■ Work required: Without leaving out a single line, copy the records exactly.
╭─ Records supplied
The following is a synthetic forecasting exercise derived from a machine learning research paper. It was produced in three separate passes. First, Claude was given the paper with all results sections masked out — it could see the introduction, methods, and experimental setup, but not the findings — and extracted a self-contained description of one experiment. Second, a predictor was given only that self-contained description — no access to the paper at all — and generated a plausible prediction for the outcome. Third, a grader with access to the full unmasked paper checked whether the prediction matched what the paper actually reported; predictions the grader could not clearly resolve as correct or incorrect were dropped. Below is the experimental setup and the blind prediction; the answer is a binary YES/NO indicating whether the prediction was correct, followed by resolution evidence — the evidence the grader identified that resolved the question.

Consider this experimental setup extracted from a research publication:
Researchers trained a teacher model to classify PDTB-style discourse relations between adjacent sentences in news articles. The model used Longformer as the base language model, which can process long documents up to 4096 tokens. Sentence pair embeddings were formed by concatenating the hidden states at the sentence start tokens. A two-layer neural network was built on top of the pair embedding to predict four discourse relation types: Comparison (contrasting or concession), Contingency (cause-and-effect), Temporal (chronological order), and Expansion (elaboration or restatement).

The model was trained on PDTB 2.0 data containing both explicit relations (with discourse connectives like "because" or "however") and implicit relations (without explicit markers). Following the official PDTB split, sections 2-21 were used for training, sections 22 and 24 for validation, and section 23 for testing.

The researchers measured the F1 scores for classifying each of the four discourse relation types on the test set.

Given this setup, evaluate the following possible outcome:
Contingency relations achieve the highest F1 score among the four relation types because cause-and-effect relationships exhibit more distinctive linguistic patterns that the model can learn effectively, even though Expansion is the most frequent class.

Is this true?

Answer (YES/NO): NO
╰─
■ Answer to this exercise:
The following is a synthetic forecasting exercise derived from a machine learning research paper. It was produced in three separate passes. First, Claude was given the paper with all results sections masked out — it could see the introduction, methods, and experimental setup, but not the findings — and extracted a self-contained description of one experiment. Second, a predictor was given only that self-contained description — no access to the paper at all — and generated a plausible prediction for the outcome. Third, a grader with access to the full unmasked paper checked whether the prediction matched what the paper actually reported; predictions the grader could not clearly resolve as correct or incorrect were dropped. Below is the experimental setup and the blind prediction; the answer is a binary YES/NO indicating whether the prediction was correct, followed by resolution evidence — the evidence the grader identified that resolved the question.

Consider this experimental setup extracted from a research publication:
Researchers trained a teacher model to classify PDTB-style discourse relations between adjacent sentences in news articles. The model used Longformer as the base language model, which can process long documents up to 4096 tokens. Sentence pair embeddings were formed by concatenating the hidden states at the sentence start tokens. A two-layer neural network was built on top of the pair embedding to predict four discourse relation types: Comparison (contrasting or concession), Contingency (cause-and-effect), Temporal (chronological order), and Expansion (elaboration or restatement).

The model was trained on PDTB 2.0 data containing both explicit relations (with discourse connectives like "because" or "however") and implicit relations (without explicit markers). Following the official PDTB split, sections 2-21 were used for training, sections 22 and 24 for validation, and section 23 for testing.

The researchers measured the F1 scores for classifying each of the four discourse relation types on the test set.

Given this setup, evaluate the following possible outcome:
Contingency relations achieve the highest F1 score among the four relation types because cause-and-effect relationships exhibit more distinctive linguistic patterns that the model can learn effectively, even though Expansion is the most frequent class.

Is this true?

Answer (YES/NO): NO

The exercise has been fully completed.